• **TÂCHES À RÉALISER**
(1) D'après l'extrait, à quel moment Gertrude offre-t-elle au Seigneur les vœux des personnes qui se sont recommandées à ses prières ?
(2) Indiquez, s'il vous plaît, si chacun des énoncés suivants concorde avec l'extrait, en répondant par oui ou non et en citant les mots décisifs de l'extrait.
(a) Le Seigneur juge préférable de s'abstenir de la communion.
(b) Le bien retiré de la préparation doit être attribué à celui qui s'y était disposé sans avoir pu communier.
(c) Le Seigneur compare ceux qu'attire fortement le sacrement à un marchand.

• **EXTRAIT CHOISI**
***

Elle comprit alors que si, après s'être préparé à la communion par des prières spéciales et autres dévotions, on s'abstient de communier par discrétion, humilité et obéissance, le Seigneur permet néanmoins que l'âme se désaltère au torrent de sa divine grâce, et les autres personnes qui reçoivent ce jour-là le Corps du Seigneur recueillent le fruit de cette préparation, en ce sens qu'elles sont rendues moins indignes d'un si grand mystère. Toutefois le bien que chacun en retire doit être attribué à celui qui, n'ayant pu communier, s'était cependant disposé de son mieux à le faire. Celle-ci dit alors:

-Ô Seigneur, si celui qui ne fait pas la sainte communion reçoit tant de biens, n'est-il pas mieux de s'en abstenir? 

Le Seigneur répondit:

-Aucunement; car celui qui, pour l'amour de ma gloire, se nourrit du divin sacrement, reçoit en vérité la très salutaire nourriture de mon corps déifié avec le nectar embaumé de la Divinité; de plus, il est orné par l'incomparable splendeur des vertus divines. 

Elle dit encore:

-Comment se fait-il, ô mon Seigneur, que certains, bien qu'ils s'estiment indignes et se préparent très peu, éprouvent cependant un si puissant attrait pour votre divin sacrement qu'ils ne s'en abstiennent jamais sans peine aux jours où la communion leur est permise?

Le Seigneur répondit:

-C'est parce que, enrichis d'une grâce spéciale, ils sont conduits par la douceur de mon esprit, comme le roi, accoutumé aux honneurs de son rang, trouve plus naturellement son plaisir à être entouré de cette gloire, qu'à errer dans les rues et sur les places publiques comme un enfant du peuple. (Livre 4 Ch. 13)

 

2-2-Comment prier après l’Eucharistie

 

Un Jeudi Saint, au moment de communier, Gertrude dit au Seigneur:

-Je vous offre, ô mon Dieu, les vœux de toutes les personnes qui se sont recommandées à mes indignes prières.

Il lui répondit:

-Tu as embrasé mon cœur d'autant de flammes d'amour que tu m'as présenté de personnes.

-Alors, veuillez m'enseigner, dit-elle comment je pourrai dignement prier pour toutes les âmes qui sont dans l'Église, et embraser davantage encore votre cœur sacré.

***

• **LISTE FOURNIE**
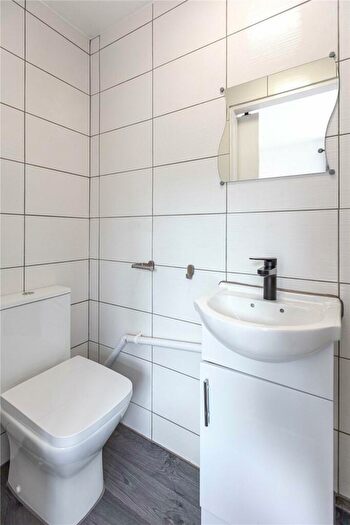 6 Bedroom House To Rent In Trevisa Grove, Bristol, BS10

***

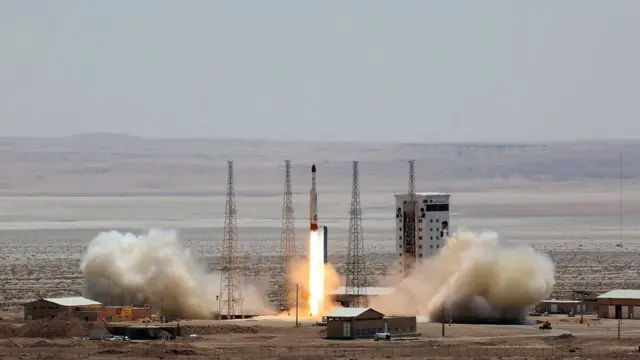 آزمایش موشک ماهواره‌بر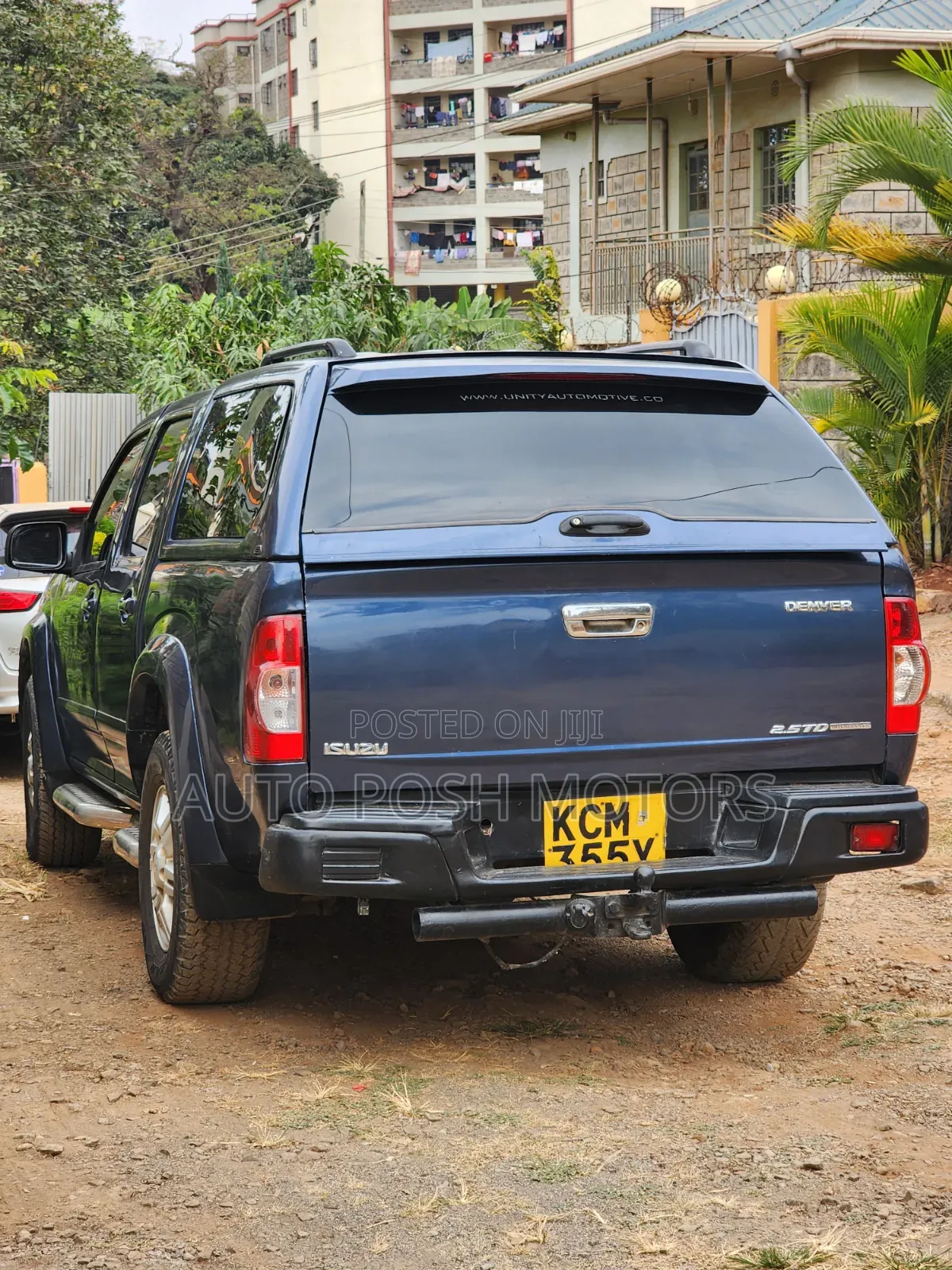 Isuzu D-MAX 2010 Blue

***

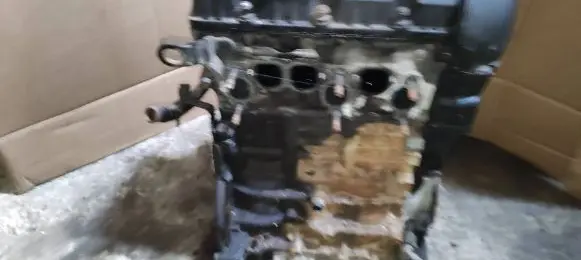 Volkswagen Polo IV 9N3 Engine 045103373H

***

• **RÉPONSES PROPOSÉES**
(1) Un Jeudi Saint, au moment de communier.

(2)
(a) Non : « -Aucunement; car celui qui, pour l'amour de ma gloire, se nourrit du divin sacrement, reçoit en vérité la très salutaire nourriture de mon corps déifié »
(b) Oui : « Toutefois le bien que chacun en retire doit être attribué à celui qui, n'ayant pu communier, s'était cependant disposé de son mieux à le faire. »
(c) Non : « comme le roi, accoutumé aux honneurs de son rang »